Recently, the Justice Department denied a congressional request for a special counsel to investigate questionable U.S. government credits to Iraq.

Subsidies from the Agriculture Department and the Export-import Bank facilitated. Baghdad's military buildup in the late 1980s, legislators charge. Many of the funds were routed through the Atlanta branch of Italy's Banca Nazionale del Lavoro; the branch manager faces a trial for diverting them for weapons purchases.

By its own admission, the Italian government, which controls the bank, regularly promoted arms deals with Iraq through Lavoro's worldwide network. However, the U.S. Agriculture, State, and Treasury departments handled the bank separately and lacked a clear policy toward it.

The Cost of Disarray

Protecting the financial system from manipulation is essential to national security, and current executive branch incoherence invites repeated danger.

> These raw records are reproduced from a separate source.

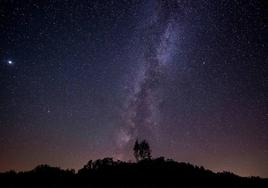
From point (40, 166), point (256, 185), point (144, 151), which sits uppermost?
point (144, 151)

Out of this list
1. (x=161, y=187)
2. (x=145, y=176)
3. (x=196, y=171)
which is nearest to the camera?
(x=161, y=187)

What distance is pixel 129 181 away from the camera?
4697 cm

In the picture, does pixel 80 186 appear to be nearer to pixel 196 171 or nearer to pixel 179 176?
pixel 179 176

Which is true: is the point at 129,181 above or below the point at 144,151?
below

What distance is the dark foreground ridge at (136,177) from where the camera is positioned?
138 ft

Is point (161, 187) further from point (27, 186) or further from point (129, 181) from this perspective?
point (27, 186)

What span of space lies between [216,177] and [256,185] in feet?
26.4

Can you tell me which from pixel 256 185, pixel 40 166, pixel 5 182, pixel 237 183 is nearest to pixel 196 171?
pixel 237 183

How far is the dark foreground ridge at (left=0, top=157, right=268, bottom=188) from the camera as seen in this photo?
4203 cm

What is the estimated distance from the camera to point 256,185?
44.0m

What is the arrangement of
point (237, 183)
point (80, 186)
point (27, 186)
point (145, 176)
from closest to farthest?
point (27, 186), point (80, 186), point (237, 183), point (145, 176)

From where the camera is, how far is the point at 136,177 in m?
49.8

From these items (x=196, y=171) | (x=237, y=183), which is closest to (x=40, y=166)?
(x=196, y=171)

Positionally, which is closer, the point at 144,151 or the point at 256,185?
the point at 256,185
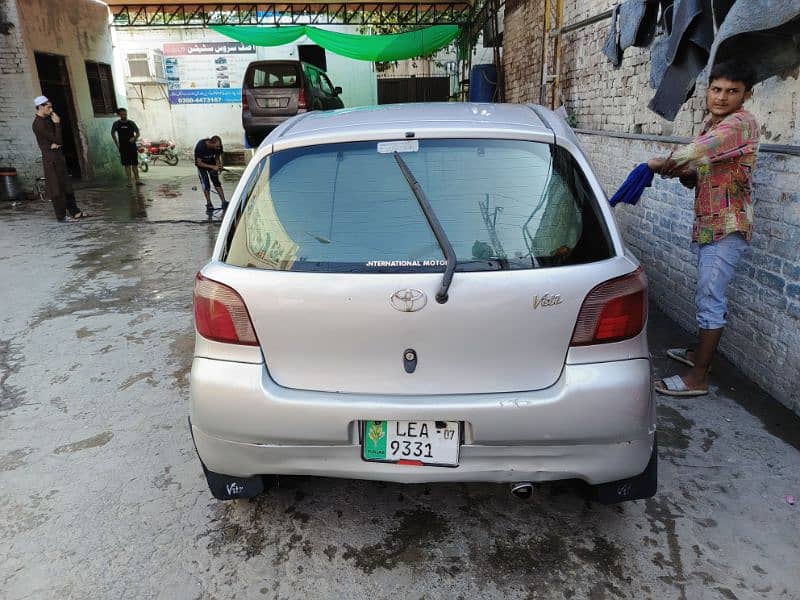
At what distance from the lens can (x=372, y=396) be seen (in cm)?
194

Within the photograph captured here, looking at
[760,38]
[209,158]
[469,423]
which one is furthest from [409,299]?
[209,158]

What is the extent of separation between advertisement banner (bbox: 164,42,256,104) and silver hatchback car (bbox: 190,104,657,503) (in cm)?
1876

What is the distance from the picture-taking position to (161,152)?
60.0 feet

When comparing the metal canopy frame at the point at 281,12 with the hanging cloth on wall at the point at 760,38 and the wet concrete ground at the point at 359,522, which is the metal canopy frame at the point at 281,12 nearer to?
the hanging cloth on wall at the point at 760,38

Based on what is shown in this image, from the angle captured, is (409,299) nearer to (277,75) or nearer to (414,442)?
(414,442)

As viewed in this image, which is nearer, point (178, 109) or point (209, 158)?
point (209, 158)

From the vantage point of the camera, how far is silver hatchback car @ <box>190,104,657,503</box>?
1.88 metres

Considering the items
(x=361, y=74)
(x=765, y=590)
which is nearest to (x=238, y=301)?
(x=765, y=590)

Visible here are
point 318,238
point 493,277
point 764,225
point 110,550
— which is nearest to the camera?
point 493,277

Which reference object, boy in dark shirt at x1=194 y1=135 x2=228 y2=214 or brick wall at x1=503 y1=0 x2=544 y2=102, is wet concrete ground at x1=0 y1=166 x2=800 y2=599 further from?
brick wall at x1=503 y1=0 x2=544 y2=102

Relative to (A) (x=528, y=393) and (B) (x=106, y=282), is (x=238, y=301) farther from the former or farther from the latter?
(B) (x=106, y=282)

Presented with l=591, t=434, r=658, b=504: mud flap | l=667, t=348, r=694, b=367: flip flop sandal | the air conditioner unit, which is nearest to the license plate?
l=591, t=434, r=658, b=504: mud flap

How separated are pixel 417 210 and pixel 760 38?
234 centimetres

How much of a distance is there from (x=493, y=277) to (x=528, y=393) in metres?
0.41
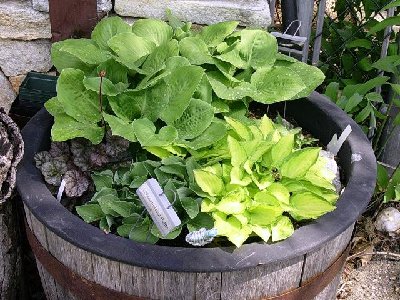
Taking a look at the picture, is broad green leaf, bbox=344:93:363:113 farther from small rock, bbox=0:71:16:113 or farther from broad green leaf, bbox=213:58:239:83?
small rock, bbox=0:71:16:113

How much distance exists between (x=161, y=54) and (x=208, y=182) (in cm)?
51

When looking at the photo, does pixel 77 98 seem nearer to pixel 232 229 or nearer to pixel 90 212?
pixel 90 212

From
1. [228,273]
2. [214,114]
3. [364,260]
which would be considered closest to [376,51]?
[364,260]

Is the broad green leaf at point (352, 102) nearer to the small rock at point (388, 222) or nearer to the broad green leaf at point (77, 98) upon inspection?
the small rock at point (388, 222)

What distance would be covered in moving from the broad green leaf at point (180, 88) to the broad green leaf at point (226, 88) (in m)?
0.09

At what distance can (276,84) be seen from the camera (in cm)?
204

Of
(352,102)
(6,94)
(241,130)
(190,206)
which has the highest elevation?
(241,130)

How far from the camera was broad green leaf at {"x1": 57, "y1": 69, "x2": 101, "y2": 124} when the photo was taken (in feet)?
6.29

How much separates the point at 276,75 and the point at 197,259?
756 mm

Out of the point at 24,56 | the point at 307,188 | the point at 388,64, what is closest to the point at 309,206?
the point at 307,188

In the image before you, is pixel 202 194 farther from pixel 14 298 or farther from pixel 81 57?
pixel 14 298

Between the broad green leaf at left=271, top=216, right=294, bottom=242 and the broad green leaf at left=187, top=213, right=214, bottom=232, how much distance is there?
176 mm

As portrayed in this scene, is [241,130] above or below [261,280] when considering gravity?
above

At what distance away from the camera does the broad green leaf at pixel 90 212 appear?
176cm
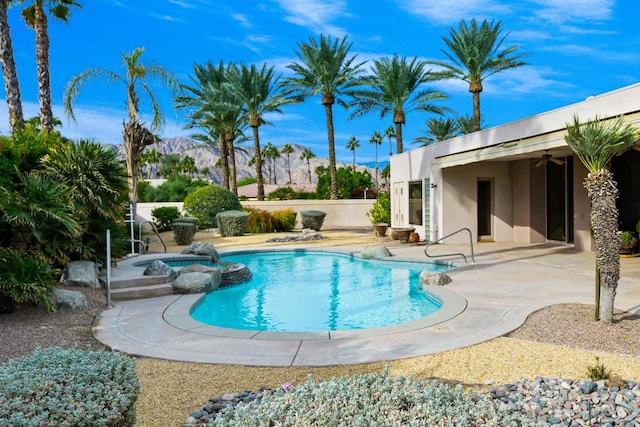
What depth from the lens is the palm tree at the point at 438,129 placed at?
38500 mm

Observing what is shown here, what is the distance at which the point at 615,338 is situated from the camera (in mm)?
5578

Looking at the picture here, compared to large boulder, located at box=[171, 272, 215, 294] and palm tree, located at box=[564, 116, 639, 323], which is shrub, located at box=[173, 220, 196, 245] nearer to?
large boulder, located at box=[171, 272, 215, 294]

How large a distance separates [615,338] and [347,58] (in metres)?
26.7

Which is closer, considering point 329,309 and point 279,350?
point 279,350

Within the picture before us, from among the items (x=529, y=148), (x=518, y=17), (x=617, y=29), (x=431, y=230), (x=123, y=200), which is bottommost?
(x=431, y=230)

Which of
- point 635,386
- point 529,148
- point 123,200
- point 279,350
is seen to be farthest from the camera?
point 529,148

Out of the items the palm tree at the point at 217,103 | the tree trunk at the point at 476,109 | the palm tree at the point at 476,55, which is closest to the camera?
the palm tree at the point at 476,55

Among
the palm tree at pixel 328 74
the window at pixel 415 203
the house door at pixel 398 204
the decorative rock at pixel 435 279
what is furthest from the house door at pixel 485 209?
the palm tree at pixel 328 74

The Bush administration has consistently opposed limiting foreign bank operations on "economic security" grounds. It has resisted attempts in the House and Senate to subject international bank takeovers to screening by the interagency Committee on Foreign Investments in the United States and has spurned recent legislation to punish violation of export control laws.

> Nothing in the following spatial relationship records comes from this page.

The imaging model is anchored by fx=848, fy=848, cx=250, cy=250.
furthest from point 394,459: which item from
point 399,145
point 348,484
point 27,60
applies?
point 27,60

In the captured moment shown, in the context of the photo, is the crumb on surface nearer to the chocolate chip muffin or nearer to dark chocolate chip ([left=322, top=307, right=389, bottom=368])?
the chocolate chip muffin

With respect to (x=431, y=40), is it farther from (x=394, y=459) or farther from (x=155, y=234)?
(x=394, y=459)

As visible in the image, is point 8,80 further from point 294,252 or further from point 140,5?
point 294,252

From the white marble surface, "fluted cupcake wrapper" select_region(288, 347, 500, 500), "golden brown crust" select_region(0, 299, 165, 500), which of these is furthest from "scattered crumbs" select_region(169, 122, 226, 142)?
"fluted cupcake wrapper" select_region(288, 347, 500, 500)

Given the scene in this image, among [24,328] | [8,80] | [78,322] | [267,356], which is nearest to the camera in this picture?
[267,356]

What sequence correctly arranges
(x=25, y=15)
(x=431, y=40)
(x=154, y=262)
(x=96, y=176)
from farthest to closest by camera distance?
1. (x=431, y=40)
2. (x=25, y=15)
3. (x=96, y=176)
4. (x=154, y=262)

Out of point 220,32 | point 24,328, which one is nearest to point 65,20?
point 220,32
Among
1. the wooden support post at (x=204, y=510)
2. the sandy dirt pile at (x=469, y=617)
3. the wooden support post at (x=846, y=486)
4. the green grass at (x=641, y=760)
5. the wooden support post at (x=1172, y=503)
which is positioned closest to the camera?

The administration's stance ignores the findings of a bipartisan House task force, which concluded that foreign financial institutions pay little consideration to U.S. government objectives that conflict with their own.

Federal investigators are exploring the links between Lavoro's Atlanta branch and Bank of Credit and Commerce International. The Italian government has complied with inquiries but has left open a defense of "sovereign immunity" to requests for sensitive information.

In future cases, foreign governments may not cooperate readily. And as international banking networks continue to grow in this country, schemes will prove ever more complex and difficult to detect.

In addition to their branches and subsidiaries throughout the country, overseas interests control many leading domestic institutions. Japanese institutions own some of California's biggest banks, a Saudi prince holds a 15% equity stake in Citicorp, and Holland's ABN Amro has been growing rapidly in the Illinois market.

The current haphazard framework for repelling foreign penetration requires evidence of egregious behavior to provoke a response.

Even after the Lavoro and BCCI affairs, a recent offering of so-called whitener bonds by the State Bank of Pakistan went virtually unnoticed by U.S. authorities until the bank took out advertisements in major newspapers to publicize the sale.

Monitoring Needed

The high-yield instruments, whose withdrawal from the market was forced by regulators, were promoted with a "no questions asked" pitch that aimed for dollars generated by illegal activities.

To preempt similar breaches Washington should buttress the international economic affair capability of the National Security Council to monitor acquisitions, funds movements, an institutional and executive conduct that could compromise the integrity of the banking system.

The effort should draw on existing resources and personnel throughout the executive branch to offer a unified response under NSC auspices. This mechanism would tackle the overlapping complexities of banking and diplomatic competition that fostered the Lavoro diversion.

Mr. Kleiman is president of Kleiman International Consultants Inc., Washington.